One frontline health worker, Danny Theodore, did say he thinks a return to the classroom in September would be best.
“Let’s look at what kids will miss if they don’t go back to school,” Theodore said. “Learning, obviously, they will miss that. Second: socialization. This is where kids learn how to socialize and interact with other people, and it takes a lot of practice and learning.”
But as teachers advocated for a virtual start, they also addressed concerns over the quality of education students would receive.
“We did what we were told and we did our best then, but virtual learning this fall will be very different and improved,” Mathon said. “We are already better prepared for what is coming because of what we did before.”
Albemarle County Public Schools Superintendent Matt Haas did say the county will be surveying teachers starting Friday about the return to school options.
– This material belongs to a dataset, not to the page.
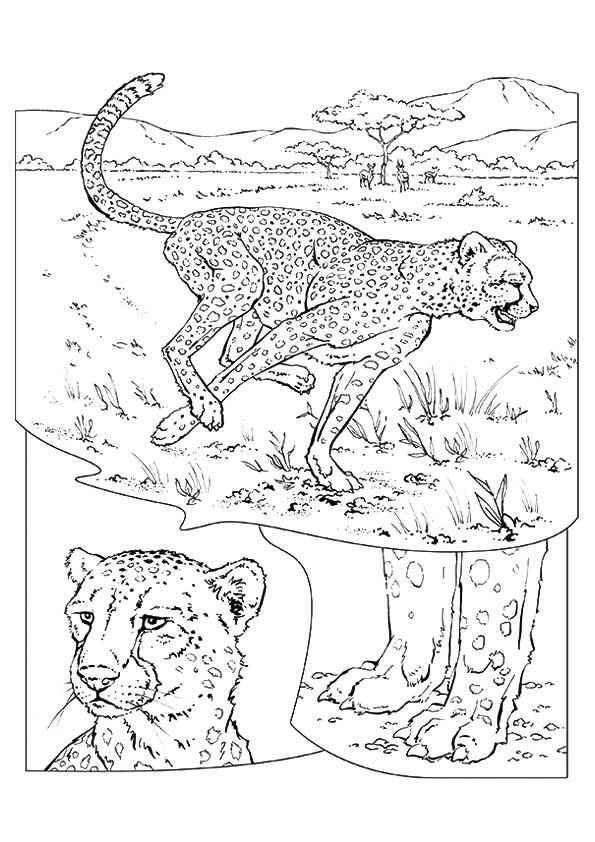 Jungle & Cheetah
The county’s Return to School Planning Guide can be viewed here.
Board member Judy Le indicated that the county should have surveyed staff earlier. She asked Assistant Superintendent for Organizational Development & Human Resource Leadership Clair Keiser if teachers would be forced to teach in-person, even if they request to teach virtually.
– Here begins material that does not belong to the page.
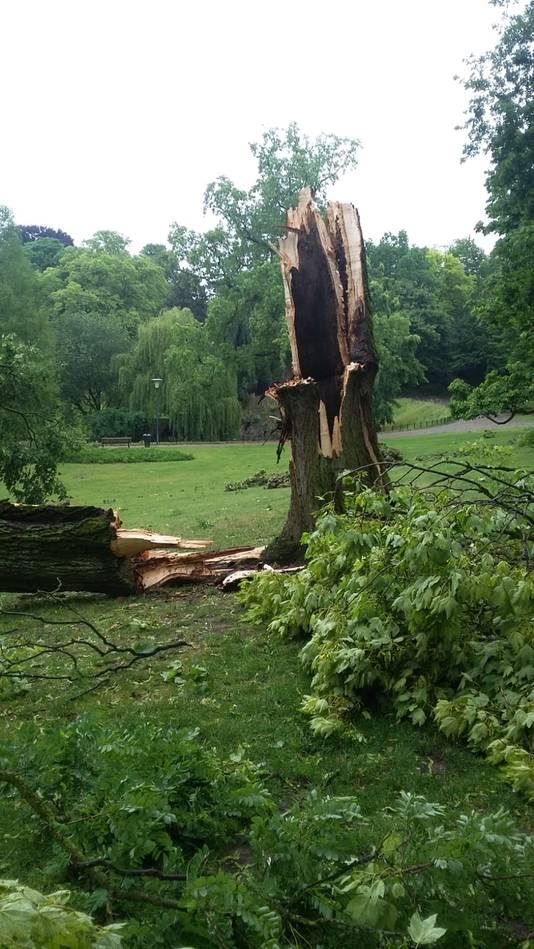 Een gespleten boom in Kronenburgerpark.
“Conceivably we could have more requests for teachers to teach virtually than we do student need,” Keiser said. “But that’s something that I think is probably premature right now to determine that.”
“I guess I feel like it would not be premature if we had spoken to more teachers in the planning process of this, and I find that a little bit disturbing to be honest,” Le responded.
Among the options proposed to the school board were in-person learning four days a week for elementary students and one or two days a week for secondary students. The proposals were based on evaluations of busing and transportation, as well as safety measures within school buildings.